One of the most common questions we get about the animals is how to tell them apart. Many guests feel like they’re seeing double when they look at the zebras and have a hard time differentiating between the two younger giraffes. At first glance, these animals do look very similar! However, zebras’ stripes and giraffes’ spots are as unique as a fingerprint. No two animals are exactly alike.
When looking at the giraffes, Abu is an easy place to start. As male giraffes age, their coats get darker over time. They also get more and more calcium deposits on their faces and ossicones. Knowing this, it’s easy to guess that our oldest, Abu, is the largest, darkest and has the “knobbiest face” of all the giraffes. These characteristics make him very easy to distinguish from the two younger males. The younger giraffes are similar in color, so it’s easiest to look at their tails, chests and general size to help ID them. Isooba is the smallest giraffe and has the shortest tail hair. If you look at his chest, his spot pattern makes a very precious little hoof print right in the middle. Etana is larger than Isooba and has longer tail hair. He often likes to people watch, so you may get the chance to see him up close. If you do, you’ll also notice that he has some white “freckles” in his spots on his chest and is starting to develop calcium deposits on his face and ossicones.

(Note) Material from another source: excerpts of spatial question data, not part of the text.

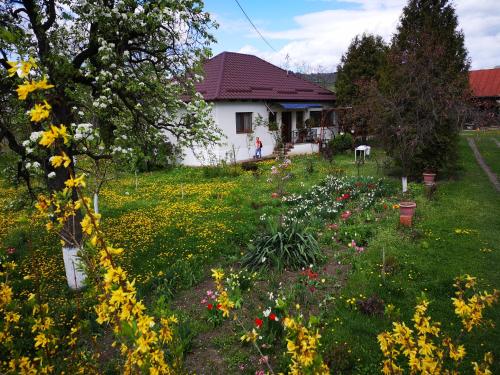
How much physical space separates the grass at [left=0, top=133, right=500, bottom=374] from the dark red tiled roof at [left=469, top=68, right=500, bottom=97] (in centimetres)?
3459

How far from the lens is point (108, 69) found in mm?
5926

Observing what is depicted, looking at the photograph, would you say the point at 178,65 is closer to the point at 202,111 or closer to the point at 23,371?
the point at 202,111

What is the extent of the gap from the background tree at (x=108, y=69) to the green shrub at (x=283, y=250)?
2.29 m

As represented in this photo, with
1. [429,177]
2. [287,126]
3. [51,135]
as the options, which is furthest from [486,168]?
[51,135]

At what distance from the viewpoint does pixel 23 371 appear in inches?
90.2

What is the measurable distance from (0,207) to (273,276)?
10.2 metres

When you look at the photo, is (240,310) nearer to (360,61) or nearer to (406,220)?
(406,220)

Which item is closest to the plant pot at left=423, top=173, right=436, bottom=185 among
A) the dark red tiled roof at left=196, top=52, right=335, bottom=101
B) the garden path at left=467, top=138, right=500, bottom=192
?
the garden path at left=467, top=138, right=500, bottom=192

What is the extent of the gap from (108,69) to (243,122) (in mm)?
15545

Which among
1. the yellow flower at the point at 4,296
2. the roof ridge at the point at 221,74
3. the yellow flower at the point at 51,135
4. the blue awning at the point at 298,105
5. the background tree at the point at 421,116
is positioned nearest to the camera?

We also have two female plains zebras. They can be tricky to tell apart (especially if they aren’t standing right next to each other). Side-by-side, it’s easy to see that Shinda has a darker nose. Hannah’s nose looks light brown in comparison. Shinda also tends to be a bit chubbier than Hannah. When not near each other, you can use defining characteristics on both zebras’ hindquarters to help ID them. Hannah has a spot just to the right of the top of her tail. Shinda lacks this spot but has a cool effect on her white stripes that we call “ghost stripes.” These are faint black stripes within the white sections that almost look like someone tried to erase them. Another cool feature that we use for ID is a small, white marking that looks like a Mitsubishi logo on Hannah’s left shoulder. It’s always interesting to hear from other team members to see how they distinguish between the two. After working with this animal population for four years, I see new spots/stripes/patterns every day that I’ve never noticed before.